The Washington Times - December 11, 2009, 02:34PM

     The Washington Wizards were back on the practice court today, after seeing their comeback bid against the Boston Celtics fall short in the form of a 104-102 defeat.

     A tough loss like that is tough to swallow, but rather than wallow — wow, I could be a poet, haha didn’t even realize the rhyme it until I just banged it out. Sorry, where were we? — they are choosing to take the positives from the game and build off of them.


     The positives include an improved start, a persistence and refusal to fold after a terrible second quarter, and the intensity with which they played in the second half when they came back from 14 down to tie the game four times in the third and fourth quarters and lead briefly before falling by two points.

     “We played one of the best teams in the league if not the best team so far,” Caron Butler said. “It was a game to let you know how good we’re capable of being. It was also a game to show us how hard we have to work and how good we have to play just to be a special team in this league.”

    Flip Saunders agreed.

     “As I told our guys, we just have to play with the same intensity and the same consistency that we had for the second half of last night,” Saunders said. “We had a team like Boston and how they’ve been playing and shoot 49 percent from the field, we did some very positive things. We just had that bad second quarter. But we’ve got to build off of what we did yesterday.

     “Four weeks ago when we had bad starts its almost like at times we said ‘the heck with it.’ We didn’t seem to have the fortitude to win it,” the coach continued. “But what you do, you put the ball in the hands of your best players and you hope that they’re going to make plays. How many times is Gil going to miss two free throws down two? Not very often.”

     Saunders said he believed part of the reason for Arenas’ missed free throws in the clutch are the guard still getting re-acclimated to playing and in pressure situations, and also as a byproduct of fatigue that came with having to guard Rajon Rondo.

    “He was really sore today,” Saunders said. “He played hard, played a lot of minutes, he was playing against Rondo, who is another high energy player. So it’s just a matter of that whole process.”

     The Wizards’ process continues tomorrow night against Indiana at Verizon Center, where Washington will play before heading out west for a four-game road trip. The Wizards will play seven of their next nine games on the road, so the theme for tomorrow night is executing effectively and having something positive with which to kick off a difficult stretch.

     Saunders talked a bit more about trying to get Caron Butler going consistently and admitted that the small forward is still trying to find his way in his offense. Butler is different from the small forwards that Saudners has had in his previous stops (Tayshaun Prince in Detroit, who is more of a defensive-oriented/jack-of-all-trade/fill-the-gaps player, and Wally Szczerbiak in Minnesota who was a catch-and-shoot player, who as Saunders pointed out averaged 18.7 points during the 2001-02 season and also made the All-Star game that season under him). Butler is neither of those but Saunders believes Butler — like Prince and Szczerbiak — can succeed in his system, but that he has to do a better job of setting the two-time All-Star up.

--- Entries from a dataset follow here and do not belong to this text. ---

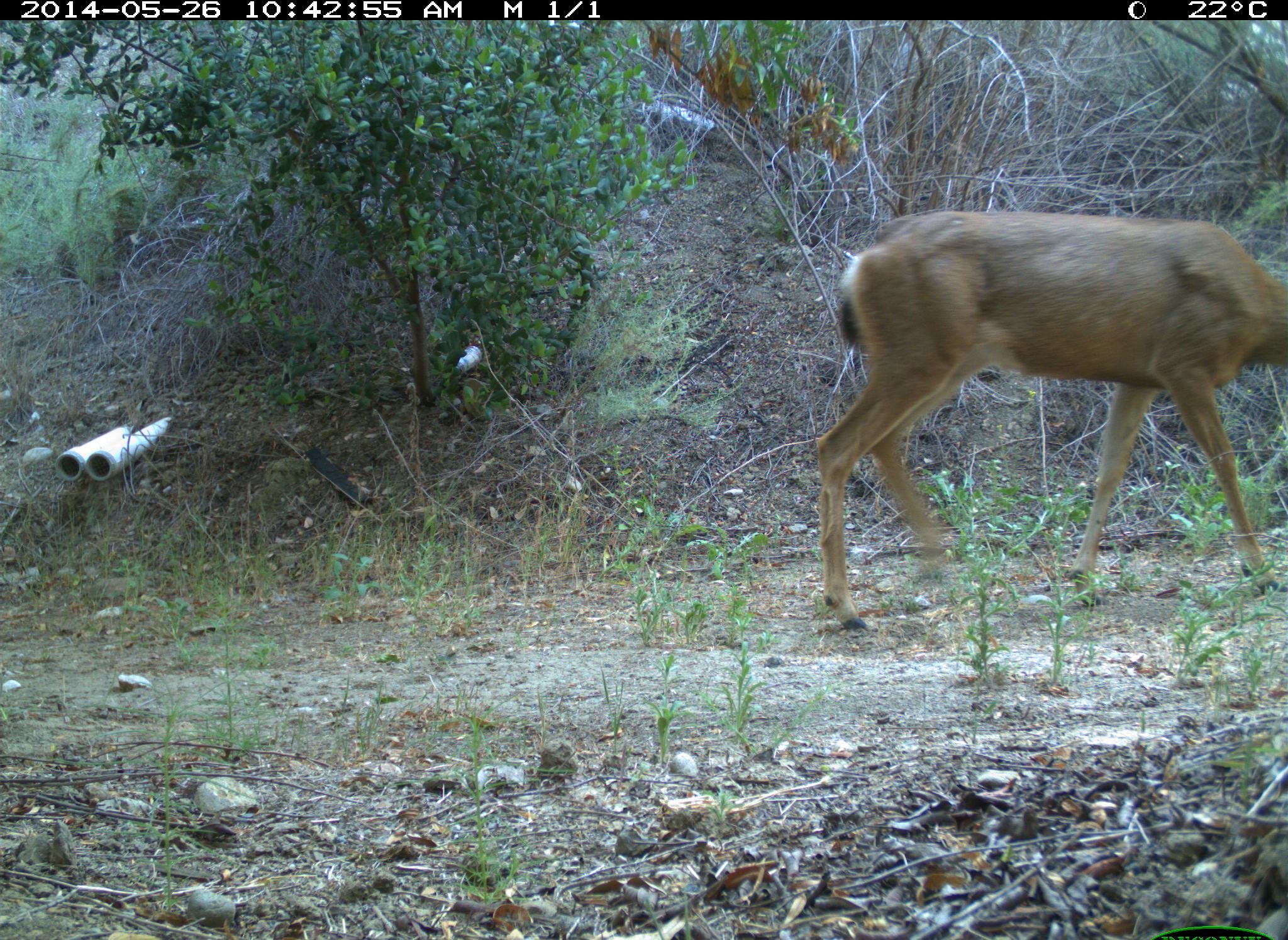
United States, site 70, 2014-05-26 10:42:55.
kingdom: Animalia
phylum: Chordata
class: Mammalia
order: Artiodactyla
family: Cervidae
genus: Odocoileus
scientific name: Odocoileus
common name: deer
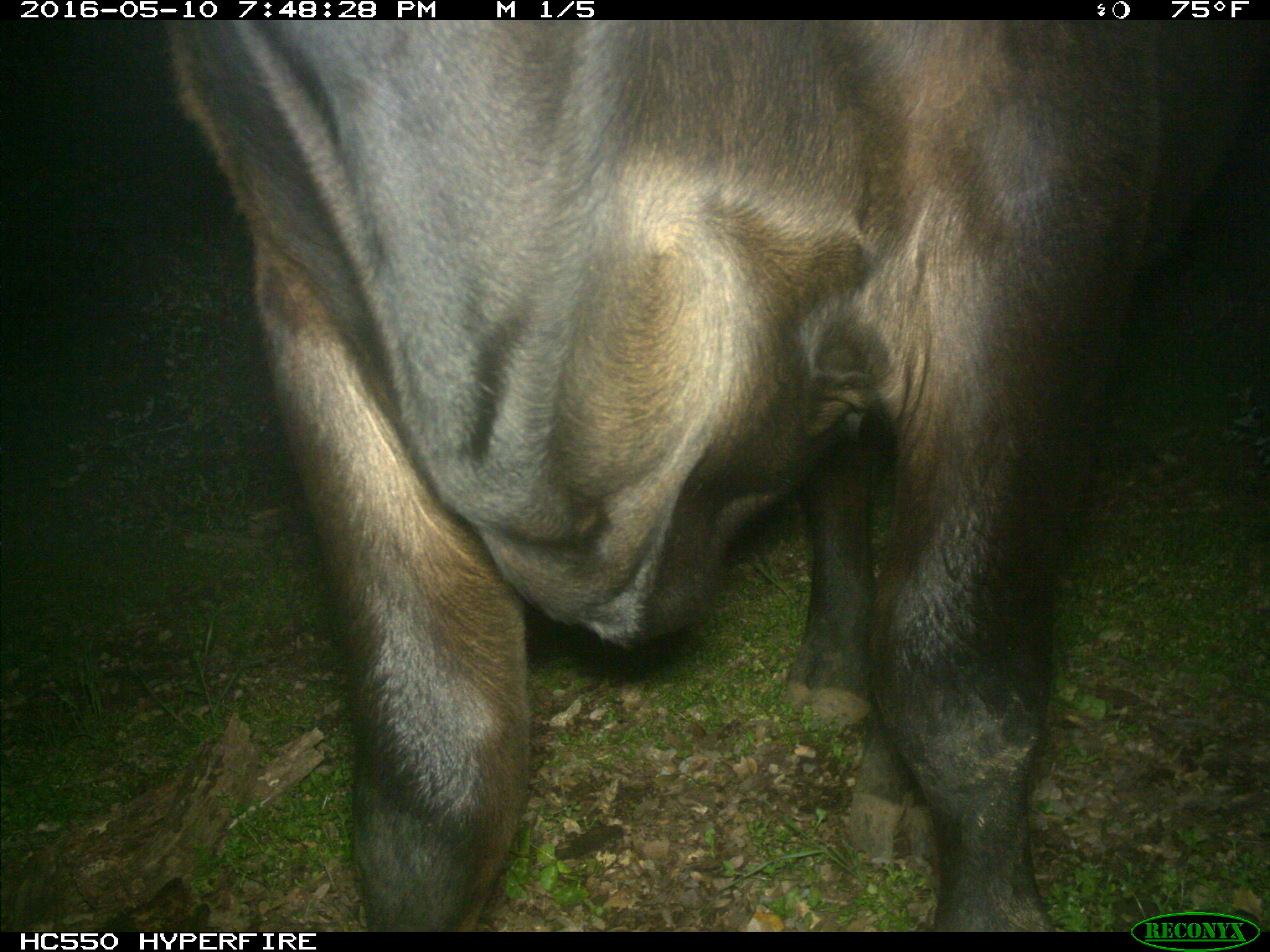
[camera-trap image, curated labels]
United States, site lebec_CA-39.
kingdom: Animalia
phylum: Chordata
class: Mammalia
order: Artiodactyla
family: Bovidae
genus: Bos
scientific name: Bos taurus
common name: domestic cow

     “He’s different than them, but you have different guys and they’re all going to get the ball in their spots,” Saunders said. “But what’s happening is other people haven’t been making shots, and then you have like last night they loaded up on [Butler]. And they had Garnett at the basket, and people on him and there wasn’t really anywhere to go for him.

     “I probably have to get my right arm worked on from waving the guys up the court. But when we get more in the open floor, I think Caron will get more opportunities,” Saunders added. “I’m as discouraged as he is that I’m not getting him quality opportunities. We just have to keep on working, and he’s going to through an adjustment period a little bit, but I think as a team, we’re getting better.”

     Butler, who has gone from averaging 20.8 points a game to just more than 16 this season and is shooting 40 percent from the field, said he’s not concerned with his decreased offensive production. As Saunders pointed out, his rebounding has increased this season, and last night he limited Paul Pierce to 12 points while also pulling down eight boards.

     “I’m not going to force anything,” Butler said today. “Before, for the last three years, you have the ball 80 percent of the time in the offense. Now the offense has changed and you’re now the third option. You’ve got to get out there and make hustle plays and capitalize on the opportunities you’re given: catch and shoot, make open shots.

     “But I’m going to continue to hump after it, try to make things happen and play off my teammates,” Butler continued. “I’m not going to force anything. I know it will come. I’ve been in this league a long time and I know it’s a turning point that every player hits their stride. Once I put a nice little stretch together, I know it’s no looking back from there. It’s going to come and we’re going to win games and we’ll get back to where we need to be.”